Mi chiama bambina, perché non conosce il mio nome, mi chiama farfalla perché lo faccio volare e perde il suo dito tra la mia carne smarrita. Ed io scappo, ma m’insegue e mi cinge la testa con le foglie d’alloro e mi lega le dita con la tela di ragno.

Mi regala per caso un nido d’uccello come dietro ogni foglia uno spicchio di cielo, come dietro ogni voglia un leggero rossore. Sto ferma ed aspetto come stringo le palpebre ad ogni passaggio di treno, come al rimbombo di un tuono quando il cielo già basso si è tinto di nero.

Il primo bacio m’accappona la pelle, il secondo mi bagna l’incavo del seno e senza parlare mi offre la lingua che grassa s’infiamma tra i miei cerchi più scuri. Il sole che muore ci trova sotto la vite e lui mi ciancica le labbra ed il cuore, mi confonde il dolore con una specie di voglia che m’arroventa le gambe ancora bagnate.

Da allora ogni sera mi viene a trovare ed io gli concedo uno spazio giorno per giorno, m’annerisco come un tempo la faccia con i gusci di noci mentre l’identico vento m’asciuga la voglia ed io bacio ancora quell’uomo, bacio il suo dito che tinto di rosso mi sporcava la faccia.

Ed ora sono qui su questa terrazza che guardo questo piccolo orizzonte, che per quanto sterminato che sia, lo conosco a memoria e non ci posso volare, per quanto distante che sia m’impoverisce i pensieri e non ci posso sognare.
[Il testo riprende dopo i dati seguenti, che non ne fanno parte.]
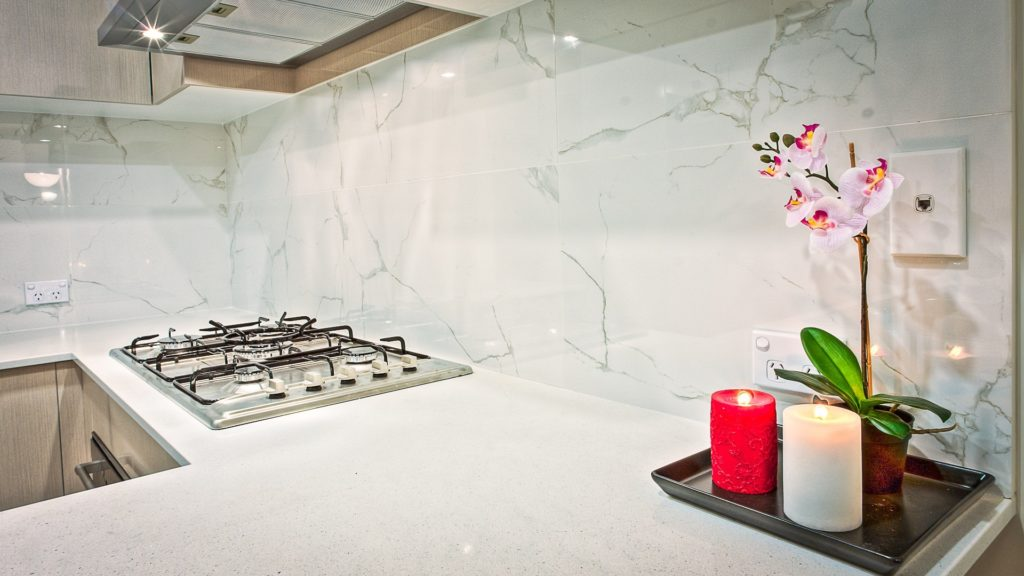 Crisp white theme in a sample kitchen with candle and flower detail on countertop in a new home.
E guardo parole, parole d’amore che altri mi raccontano, perché i miei occhi non possono arrivare, e si fanno luoghi, scale e certezze come se da qualche parte ci fossi pur stata, da sola e turista o insieme a quell’uomo che ogni sera mi viene a trovare.

Lui sì che mi guarda dritto negli occhi perché tutto il resto è solo un dettaglio. Lui sì che mi tratta da grande più degli anni che porto e non ho mai vissuto. E mi guarda tutta intera, in piedi davanti allo specchio con indosso un vestito di fiori, mi guarda e dice soltanto che m’ama, che donna più alta e più bella nessun’altro destino gli ha mai regalato.

E sussurra parole, parole di sesso che come allora sento vicine, ne sento il velluto, il vapore! E sento il mio sangue che pulsa e fa male, che scorre controcorrente lungo le salite delle mie gambe ammollate. Lo sento davvero e mi pare che se solo volessi potrei andare da sola, che se solo volessi potrei correre al fiume e impigliarmi la gonna tra le spine dei rovi!